STATED TASK ->
Pick out each line in the rows below that contains the string "pixel", and copy those lines.

Scene question records
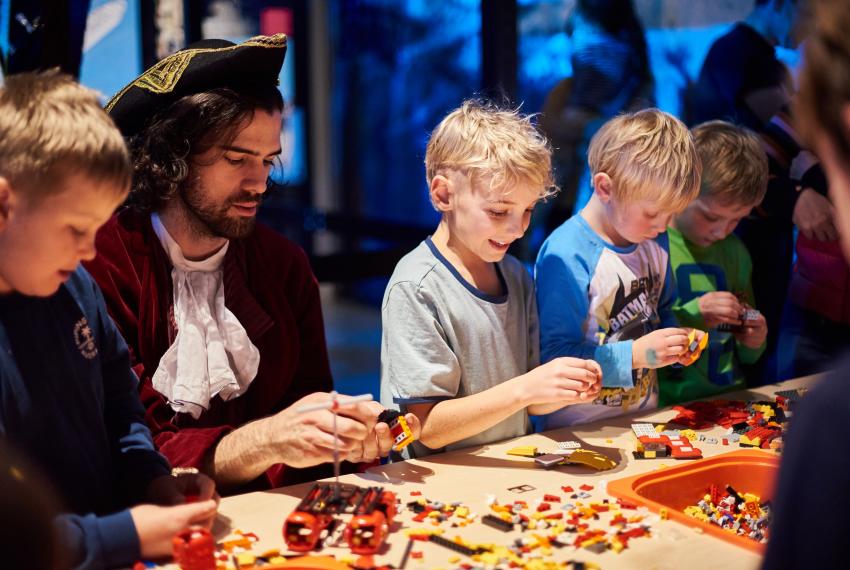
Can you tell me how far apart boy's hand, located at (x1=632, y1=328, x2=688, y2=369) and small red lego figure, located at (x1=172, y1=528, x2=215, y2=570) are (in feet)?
4.06

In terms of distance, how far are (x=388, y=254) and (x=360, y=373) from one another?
197cm

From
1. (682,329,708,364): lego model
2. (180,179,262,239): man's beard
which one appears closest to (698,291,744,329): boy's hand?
(682,329,708,364): lego model

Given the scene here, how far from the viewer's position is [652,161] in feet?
7.88

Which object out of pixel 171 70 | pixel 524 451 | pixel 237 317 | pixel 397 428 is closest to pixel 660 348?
pixel 524 451

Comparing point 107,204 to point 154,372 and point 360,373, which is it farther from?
point 360,373

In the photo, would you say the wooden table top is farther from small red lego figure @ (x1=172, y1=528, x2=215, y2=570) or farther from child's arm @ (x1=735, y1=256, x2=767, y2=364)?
child's arm @ (x1=735, y1=256, x2=767, y2=364)

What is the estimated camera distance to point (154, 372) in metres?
2.09

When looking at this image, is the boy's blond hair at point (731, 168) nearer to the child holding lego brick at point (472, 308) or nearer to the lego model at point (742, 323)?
the lego model at point (742, 323)

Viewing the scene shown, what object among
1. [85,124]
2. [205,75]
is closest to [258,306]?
[205,75]

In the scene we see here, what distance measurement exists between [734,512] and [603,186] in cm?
92

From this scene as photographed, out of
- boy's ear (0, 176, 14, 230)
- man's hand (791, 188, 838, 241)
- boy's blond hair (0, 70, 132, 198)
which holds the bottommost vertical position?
man's hand (791, 188, 838, 241)

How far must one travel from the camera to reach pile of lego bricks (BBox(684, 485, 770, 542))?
1950 mm

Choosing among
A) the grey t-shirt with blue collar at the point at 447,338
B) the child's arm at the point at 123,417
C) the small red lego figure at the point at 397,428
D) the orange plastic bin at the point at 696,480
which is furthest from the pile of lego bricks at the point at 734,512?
the child's arm at the point at 123,417

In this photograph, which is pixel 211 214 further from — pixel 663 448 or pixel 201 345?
pixel 663 448
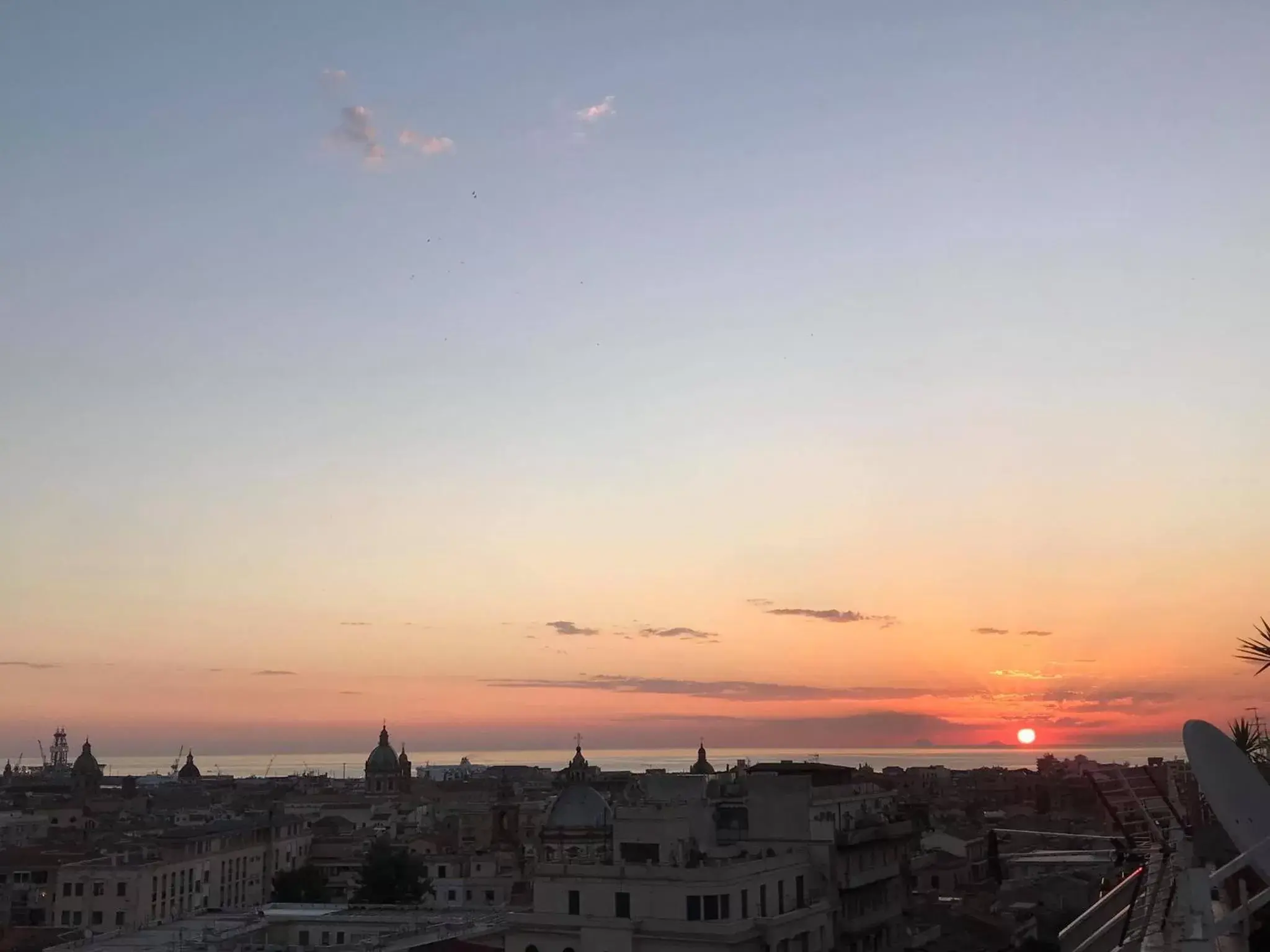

TASK RESPONSE ->
Which object out of pixel 171 70 | pixel 524 451 | pixel 237 317 | pixel 397 428 is closest to pixel 660 348?
pixel 524 451
In this photograph, which is pixel 211 214 further from — pixel 663 448 or pixel 201 345?
pixel 663 448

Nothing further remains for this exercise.